* [Record extracts]
* begin *
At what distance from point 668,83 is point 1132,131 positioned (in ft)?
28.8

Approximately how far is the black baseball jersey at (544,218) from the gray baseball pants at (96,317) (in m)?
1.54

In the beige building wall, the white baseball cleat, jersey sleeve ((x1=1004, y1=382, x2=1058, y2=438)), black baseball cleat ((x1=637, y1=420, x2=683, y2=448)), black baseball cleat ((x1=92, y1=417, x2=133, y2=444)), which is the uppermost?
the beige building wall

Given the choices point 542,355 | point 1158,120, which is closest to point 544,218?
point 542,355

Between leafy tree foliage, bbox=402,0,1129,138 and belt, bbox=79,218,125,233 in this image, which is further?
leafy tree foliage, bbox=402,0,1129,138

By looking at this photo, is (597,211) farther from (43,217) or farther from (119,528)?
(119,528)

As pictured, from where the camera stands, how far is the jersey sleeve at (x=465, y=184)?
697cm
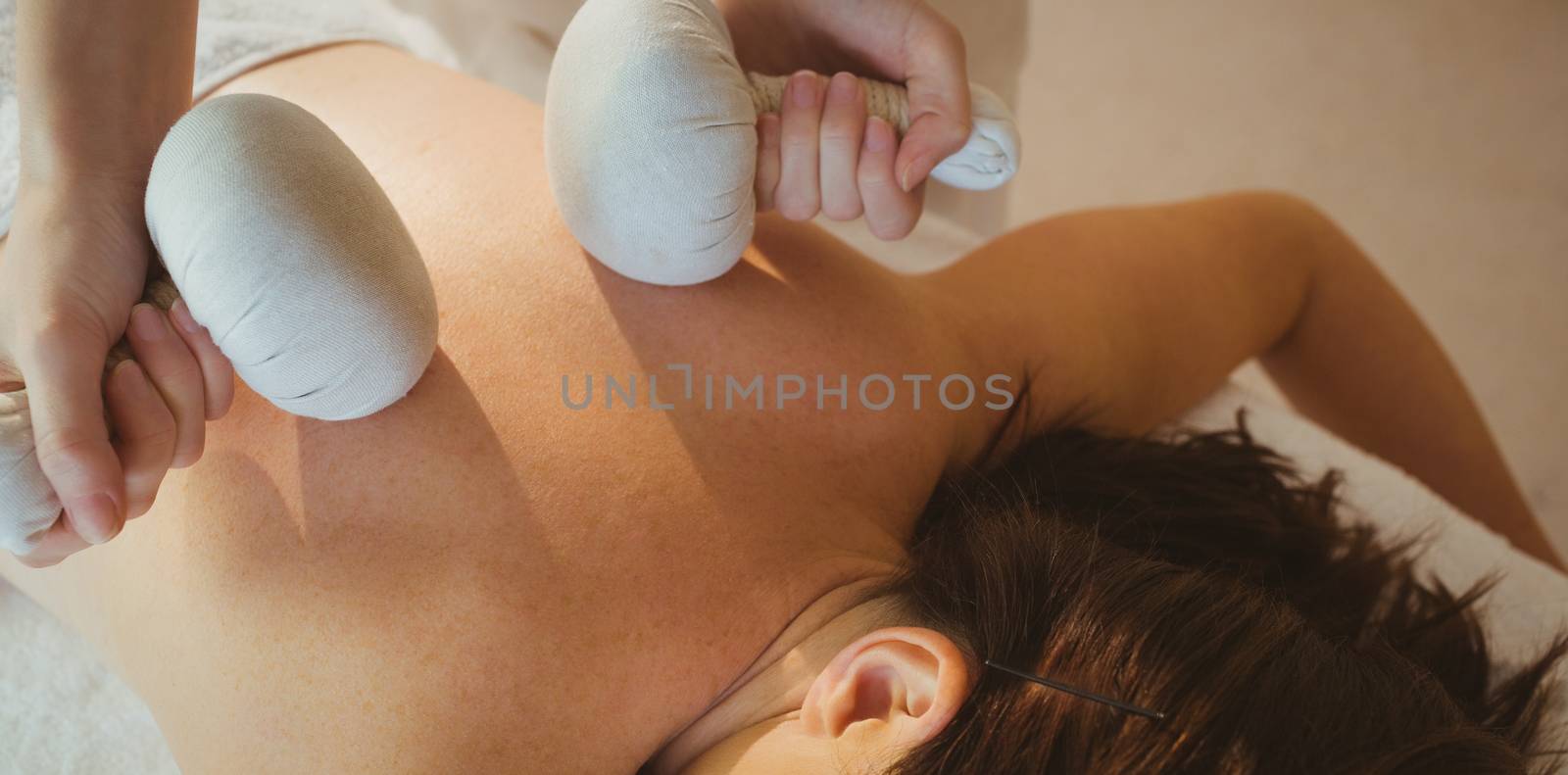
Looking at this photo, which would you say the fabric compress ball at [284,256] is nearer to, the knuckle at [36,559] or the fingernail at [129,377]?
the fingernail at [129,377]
* end *
* [Exercise prompt]
Rewrite the listing with every "baseball" replaced by "softball", keeping everything else the same, and leave the pictures out of your answer.

* [Result]
At what distance from point 668,83 is point 1132,131 positioned (in ft)?
28.8

Approximately how far is the black softball jersey at (544,218) from the gray softball pants at (96,317) (in m)?
1.54

In the beige building wall, the white softball cleat, jersey sleeve ((x1=1004, y1=382, x2=1058, y2=438)), black softball cleat ((x1=637, y1=420, x2=683, y2=448)), black softball cleat ((x1=92, y1=417, x2=133, y2=444)), which is the uppermost?
the beige building wall

Given the choices point 542,355 | point 1158,120, which is closest to point 544,218?
point 542,355

Between leafy tree foliage, bbox=402,0,1129,138 and belt, bbox=79,218,125,233 in this image, which is further?
leafy tree foliage, bbox=402,0,1129,138

By looking at this photo, is (597,211) farther from (43,217) or farther from (119,528)?
(119,528)

As pictured, from where the camera stands, how far is the jersey sleeve at (x=465, y=184)?
697cm
Looking at this photo, which would you say the fabric compress ball at [284,256] is nearer to, the knuckle at [36,559] or the fingernail at [129,377]?
the fingernail at [129,377]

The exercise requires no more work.